Acte 3 : La réponse de la France est très tortillée. « On comprend ce que disent les européens mais la France ne peut pas faire plus ». Mais les diplomates de Bruxelles interviennent et soufflent aux Français qu’en grattant quelques fonds de tiroirs on trouvera bien 3 ou 4 milliards, histoire que Bruxelles ne perde pas la face. Le problème, c’est qu’il ne faut pas que Paris non plus perde la face.

Acte 4 : Paris trouve 3,6 milliards d’euros à caser en déduction du déficit. Pour Michel Sapin qui fait le boulot, ce n’est pas glorieux vis à vis des électeurs. Mais en bon petit soldat responsable, il aura limité la casse pour son ami le Président. Bruxelles peut faire semblant d’accepter la dernière mouture du film. C’est possible, mais pas certain. On ne le saura qu’à la fin de l’acte 5 et encore.

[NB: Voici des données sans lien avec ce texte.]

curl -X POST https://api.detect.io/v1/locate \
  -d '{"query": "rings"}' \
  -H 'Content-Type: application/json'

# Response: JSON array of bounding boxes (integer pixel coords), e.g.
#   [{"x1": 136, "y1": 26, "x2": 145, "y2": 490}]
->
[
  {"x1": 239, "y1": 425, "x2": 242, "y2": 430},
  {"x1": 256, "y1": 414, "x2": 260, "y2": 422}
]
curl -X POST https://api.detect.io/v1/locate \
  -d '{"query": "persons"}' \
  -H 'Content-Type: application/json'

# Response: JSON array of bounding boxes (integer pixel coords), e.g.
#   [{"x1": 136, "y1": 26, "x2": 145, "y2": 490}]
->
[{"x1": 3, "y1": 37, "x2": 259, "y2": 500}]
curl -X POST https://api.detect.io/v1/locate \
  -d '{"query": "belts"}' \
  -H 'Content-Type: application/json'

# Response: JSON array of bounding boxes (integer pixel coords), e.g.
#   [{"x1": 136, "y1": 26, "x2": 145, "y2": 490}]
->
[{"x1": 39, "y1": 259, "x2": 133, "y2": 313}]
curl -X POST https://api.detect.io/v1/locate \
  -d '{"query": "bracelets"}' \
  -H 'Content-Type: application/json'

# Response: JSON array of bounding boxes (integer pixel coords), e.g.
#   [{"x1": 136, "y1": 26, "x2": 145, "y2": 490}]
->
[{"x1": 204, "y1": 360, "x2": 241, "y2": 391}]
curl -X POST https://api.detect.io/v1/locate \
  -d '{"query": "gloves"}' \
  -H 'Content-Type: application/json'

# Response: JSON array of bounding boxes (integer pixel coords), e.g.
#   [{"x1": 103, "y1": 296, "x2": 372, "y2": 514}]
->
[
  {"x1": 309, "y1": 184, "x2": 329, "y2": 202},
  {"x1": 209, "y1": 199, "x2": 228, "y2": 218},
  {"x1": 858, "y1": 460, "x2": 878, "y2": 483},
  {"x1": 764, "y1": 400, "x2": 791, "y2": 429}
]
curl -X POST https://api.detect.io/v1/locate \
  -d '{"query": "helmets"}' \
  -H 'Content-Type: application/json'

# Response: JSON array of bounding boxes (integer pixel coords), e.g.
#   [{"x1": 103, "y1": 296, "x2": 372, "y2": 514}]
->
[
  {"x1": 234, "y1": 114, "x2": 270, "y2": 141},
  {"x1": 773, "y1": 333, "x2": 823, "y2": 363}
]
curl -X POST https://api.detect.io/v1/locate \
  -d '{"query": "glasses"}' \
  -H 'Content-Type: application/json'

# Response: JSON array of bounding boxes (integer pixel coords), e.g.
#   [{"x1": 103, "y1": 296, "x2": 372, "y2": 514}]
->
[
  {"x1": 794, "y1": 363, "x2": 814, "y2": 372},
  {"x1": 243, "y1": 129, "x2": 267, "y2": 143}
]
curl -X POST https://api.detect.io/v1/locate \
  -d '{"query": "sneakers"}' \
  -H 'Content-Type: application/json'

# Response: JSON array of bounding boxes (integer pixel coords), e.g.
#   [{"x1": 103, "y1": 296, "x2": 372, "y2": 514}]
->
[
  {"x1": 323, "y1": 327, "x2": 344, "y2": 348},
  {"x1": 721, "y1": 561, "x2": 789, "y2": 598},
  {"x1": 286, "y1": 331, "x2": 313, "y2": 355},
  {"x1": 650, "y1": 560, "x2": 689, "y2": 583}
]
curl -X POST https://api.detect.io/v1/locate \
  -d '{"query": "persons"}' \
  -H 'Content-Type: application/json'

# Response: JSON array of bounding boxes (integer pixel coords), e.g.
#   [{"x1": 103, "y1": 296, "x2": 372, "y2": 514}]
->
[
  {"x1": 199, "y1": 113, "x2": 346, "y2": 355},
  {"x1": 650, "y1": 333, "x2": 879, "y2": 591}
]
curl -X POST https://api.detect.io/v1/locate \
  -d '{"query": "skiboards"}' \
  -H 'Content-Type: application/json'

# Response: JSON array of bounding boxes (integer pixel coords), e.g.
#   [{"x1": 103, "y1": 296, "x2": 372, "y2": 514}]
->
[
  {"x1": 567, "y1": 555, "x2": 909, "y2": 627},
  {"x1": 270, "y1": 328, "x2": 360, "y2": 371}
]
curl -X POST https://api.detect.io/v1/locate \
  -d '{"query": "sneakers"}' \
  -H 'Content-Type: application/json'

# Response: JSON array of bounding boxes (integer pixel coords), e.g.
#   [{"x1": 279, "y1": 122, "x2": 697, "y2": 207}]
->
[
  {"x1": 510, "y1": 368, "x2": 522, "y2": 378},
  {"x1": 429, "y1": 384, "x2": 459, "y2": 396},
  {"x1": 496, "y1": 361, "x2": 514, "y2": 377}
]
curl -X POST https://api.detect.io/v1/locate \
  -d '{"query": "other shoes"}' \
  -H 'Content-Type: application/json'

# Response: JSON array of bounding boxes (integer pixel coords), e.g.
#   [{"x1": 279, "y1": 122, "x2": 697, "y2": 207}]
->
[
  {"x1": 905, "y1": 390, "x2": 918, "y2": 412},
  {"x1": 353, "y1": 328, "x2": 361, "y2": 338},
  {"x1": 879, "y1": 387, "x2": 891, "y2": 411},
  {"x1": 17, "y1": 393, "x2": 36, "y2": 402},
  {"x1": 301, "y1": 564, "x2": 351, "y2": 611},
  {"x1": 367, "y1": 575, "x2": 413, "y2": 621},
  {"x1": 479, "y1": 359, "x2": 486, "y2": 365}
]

Acte 5 : Bruxelles donne son feu vert. Personne ne sera dupe de la réalité, les économies supplémentaires proposées par la France sont de fausses économies, les réformes de structures sur le droit du travail, la compétitivité sont embryonnaires et le gouvernement n’a pas de majorité pour aller plus loin.

Dans ces conditions, Bruxelles ne lâchera pas le dossier pour trois raisons.

Tout d’abord, Bruxelles ne peut pas se permettre d’être laxiste avec un des pays membres de la zone euro, y compris s’il est puissant. Le signal envoyé aux autres serait désolant. Pourquoi la France serait-elle le seul pays en Europe à ne pas respecter le règlement de copropriété ? Pourquoi la France serait-elle le seul pays à ne pas payer ses dettes ? Pourquoi le gouvernement serait le seul dont les mensonges sont respectables ? C’est politiquement inacceptable. Donc on fait semblant.

Ensuite, la commission ne peut pas se faire soupçonner de complaisance à l’égard d’un des pays membres, alors que le Commissaire chargé de la politique économique est lui-même français et ancien ministre de ce Président. La Commission et l’Allemagne qui a soutenu l’idée n’a pas fait de cadeau à la France en nommant Pierre  Moscovici à ce poste. Il ne pourra pas être laxiste avec la France. Impossible.

Enfin, la Commission a très mal reçu le fait d’être accusée par la France de mener une politique qui ferait le lit du FN. Il faut dire que l’argument manque d’élégance. Ce n’est pas la Commission de Bruxelles qui encourage le FN, c’est la façon pas très courageuse dont le gouvernement utilise l’Europe comme bouc émissaire de ses propres lâchetés. La crise pourrait rendre intelligent.

Pour toutes ces raisons, Bruxelles ne lâchera pas la surveillance de la France. Fin de l’année, il faudra encore que l’on explique où sont les efforts annoncés et les réformes de structures promises.